Sometimes we have a hard time understanding why we love someone or something. With art it is difficult to articulate why we like it. We just do. I want to give you a reason to understand why it is important. It is about more than telling the story. You are helping the community by telling the story by raising awareness for mental health. You are also helping the community since 10% of your purchases are donated to nonprofit organizations we collaborate with. Over the last four years, we have contributed over 70 or 80 thousand dollars to the artist community. 50 thousand has gone to Les Impatients and the cause of mental health.
I do not have an answer as to what stage I am at in terms of how I feel. We are all in the same storm, but we are not on the same boat. As a leader, I want to be honest and truthful with my team. I have to continue to develop products, whether it is a suit or a mask. In the end, I create something you can wear and engage with because it has a story.
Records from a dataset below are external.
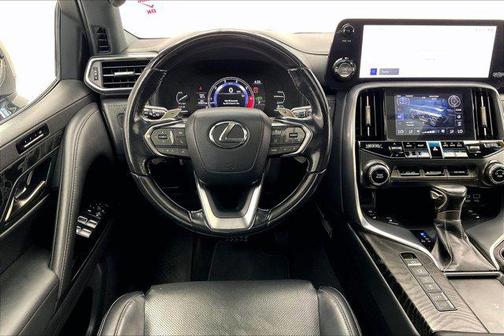 2022 Lexus LX 600 Luxury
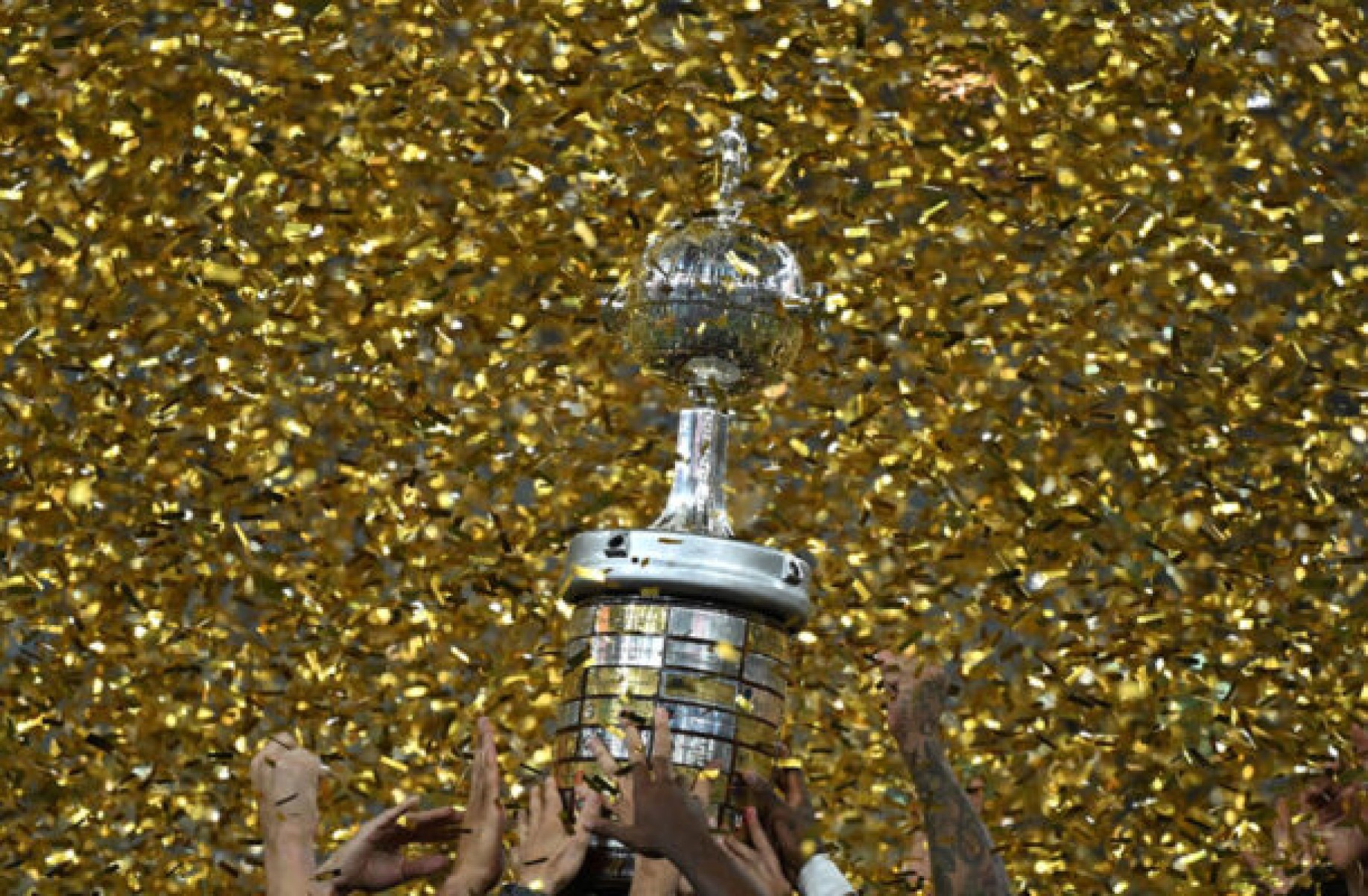  TOPSHOT - Players of Fluminense celebrate with the trophy after winning the Copa Libertadores final football match between Brazil's Fluminense and Argentina's Boca Juniors at Maracana Stadium in Rio de Janeiro, Brazil, on November 4, 2023. (Photo by CARL DE SOUZA / AFP) (Photo by CARL DE SOUZA/AFP via Getty Images)
     -  (crédito:  AFP via Getty Images)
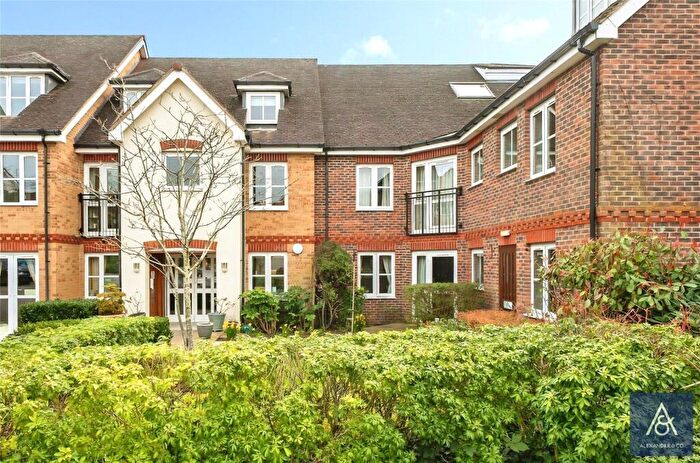 1 Bedroom Flat To Rent In Buckingham Road, Brackley, Northamptonshire, NN13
I would never accept doing anything that goes away from that idea. That is what I believe. I do not create products to sell. I will figure out a way to be okay personally, to accept this change. We will be hopeful. I want my leadership, my vision, and my team to feel secure so we can ask for the trust of our customers, our fans, our community, to help us support mental health.
The world will make sense again. It will become more predictable. For now, with the lockdown, I feel something needs to change. I need something to decompress. Something to distract me and to take care of. I am thinking of adopting a pet.